Samstag, 15. Juni 2024

Frankreich, Tag 44 (Samstag, 15.6.2024): Locronan

Grauer Himmel, feuchter Boden, weil es kürzlich leicht geregnet hat, windig. Am liebsten würde ich mich nach dem Aufwachen auf die andere Seite drehen und weiterschlafen. Aber ich muss die Temperatur dokumentieren, und um das Thermometer zu sehen, bleibt mir nichts anderes übrig, als das Bett zu verlassen. Es hat 12 Grad.

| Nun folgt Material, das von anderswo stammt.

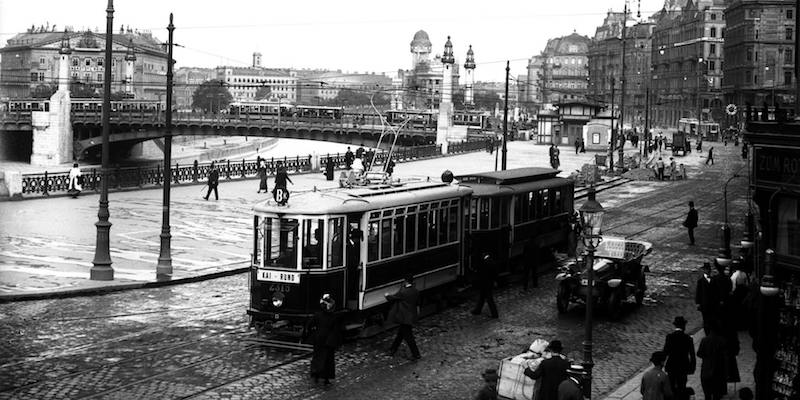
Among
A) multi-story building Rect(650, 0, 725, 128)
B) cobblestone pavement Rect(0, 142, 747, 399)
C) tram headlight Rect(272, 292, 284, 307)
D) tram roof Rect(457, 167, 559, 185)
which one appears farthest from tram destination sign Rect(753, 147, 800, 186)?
multi-story building Rect(650, 0, 725, 128)

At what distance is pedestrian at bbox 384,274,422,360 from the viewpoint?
18344 mm

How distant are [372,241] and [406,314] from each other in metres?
2.26

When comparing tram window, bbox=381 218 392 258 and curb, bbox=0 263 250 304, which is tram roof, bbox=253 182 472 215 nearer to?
tram window, bbox=381 218 392 258

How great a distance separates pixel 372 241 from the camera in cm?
2022

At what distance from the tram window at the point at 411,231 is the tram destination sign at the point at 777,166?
21.5 ft

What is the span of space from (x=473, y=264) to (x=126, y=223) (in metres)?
16.0

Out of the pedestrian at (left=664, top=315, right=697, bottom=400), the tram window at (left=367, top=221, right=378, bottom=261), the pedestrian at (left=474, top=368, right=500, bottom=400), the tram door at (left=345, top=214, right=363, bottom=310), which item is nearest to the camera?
the pedestrian at (left=474, top=368, right=500, bottom=400)

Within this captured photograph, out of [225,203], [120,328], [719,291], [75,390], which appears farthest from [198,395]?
[225,203]

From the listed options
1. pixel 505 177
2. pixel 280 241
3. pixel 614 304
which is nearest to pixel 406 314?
pixel 280 241

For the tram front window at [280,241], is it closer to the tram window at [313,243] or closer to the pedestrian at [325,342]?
the tram window at [313,243]

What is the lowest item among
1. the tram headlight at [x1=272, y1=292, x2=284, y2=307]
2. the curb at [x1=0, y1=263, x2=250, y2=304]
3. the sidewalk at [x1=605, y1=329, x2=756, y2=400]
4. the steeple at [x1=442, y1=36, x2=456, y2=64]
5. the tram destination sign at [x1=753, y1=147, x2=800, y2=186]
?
the sidewalk at [x1=605, y1=329, x2=756, y2=400]

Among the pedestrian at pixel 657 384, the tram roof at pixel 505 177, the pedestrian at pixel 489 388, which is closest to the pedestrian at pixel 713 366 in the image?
the pedestrian at pixel 657 384

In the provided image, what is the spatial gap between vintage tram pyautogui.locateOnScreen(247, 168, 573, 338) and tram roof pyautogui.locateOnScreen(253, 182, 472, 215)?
2 centimetres

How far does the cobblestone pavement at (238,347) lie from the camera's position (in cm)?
1648
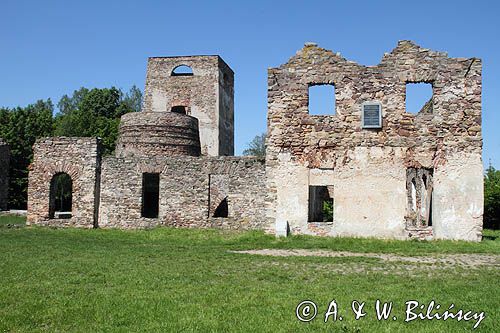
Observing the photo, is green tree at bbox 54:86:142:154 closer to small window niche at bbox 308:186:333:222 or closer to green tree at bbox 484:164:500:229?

5 km hinter Plonevez-Porzay befindet sich Locronan, das sowohl eine "kleine Stadt mit Charakter" als auch ein "schönstes Dorf" ist. Ich nähere mich vom Westen, wo es neben einem kostenpflichtigen WoMo-Stellplatz einen PKW- und einen WoMo-Tagesparkplatz gibt (Parken kann man hier entweder ab 9:30 oder ab 10, da scheint man sich nicht ganz sicher zu sein). Es gibt nur Tages-Parkscheine um 4 Euro, wobei man am Automaten das Fahrzeugkennzeichen eintippen muss und mit Münzen oder Karte/Handy bezahlt.


Gleich danach beginnt es zu regnen, und ich ziehe mich in Ludwig zurück. 10 Minuten später, um 9:35, kann ich aufbrechen. Gerade ist auch der erste Bus mit Touristen eingetroffen (merke: in Locronan sollte man schon um 7 Uhr sein, auch wenn man dann illegal parkt), deshalb weiche ich gleich in eine Nebengasse aus, um Fotos ohne störende Menschen schießen zu können. Der Ort verfügt über einen gut erhaltenen Ortskern aus alten Steinhäusern und ist der Traum jedes (Hobby-)Fotografen. Da stört es nicht, dass es immer wieder mal für ein bis zwei Minuten regnet. Leicht enttäuscht bin ich, dass das Zentrum nicht - wie erwartet - als Fußgängerzone, sondern als Begegnungszone ausgewiesen ist, so dass dort doch das eine oder andere Auto ein Motiv stört. Aber es sind wenige Fahrzeuge und das ist Meckern auf hohem Niveau. Mein knurrender Magen macht mich darauf aufmerksam, dass ich schon seit 3 Stunden durch das Dorf/die Stadt spaziere. Schaut euch ein paar Fotos an, während ich Sardinen und Baguette esse (mehr Bilder findet ihr in Komoot):


















Es ist Samstag, da sollte ich mich fürs Wochenende mit Brot ausstatten, also auf zum Lidl in Douarnenez!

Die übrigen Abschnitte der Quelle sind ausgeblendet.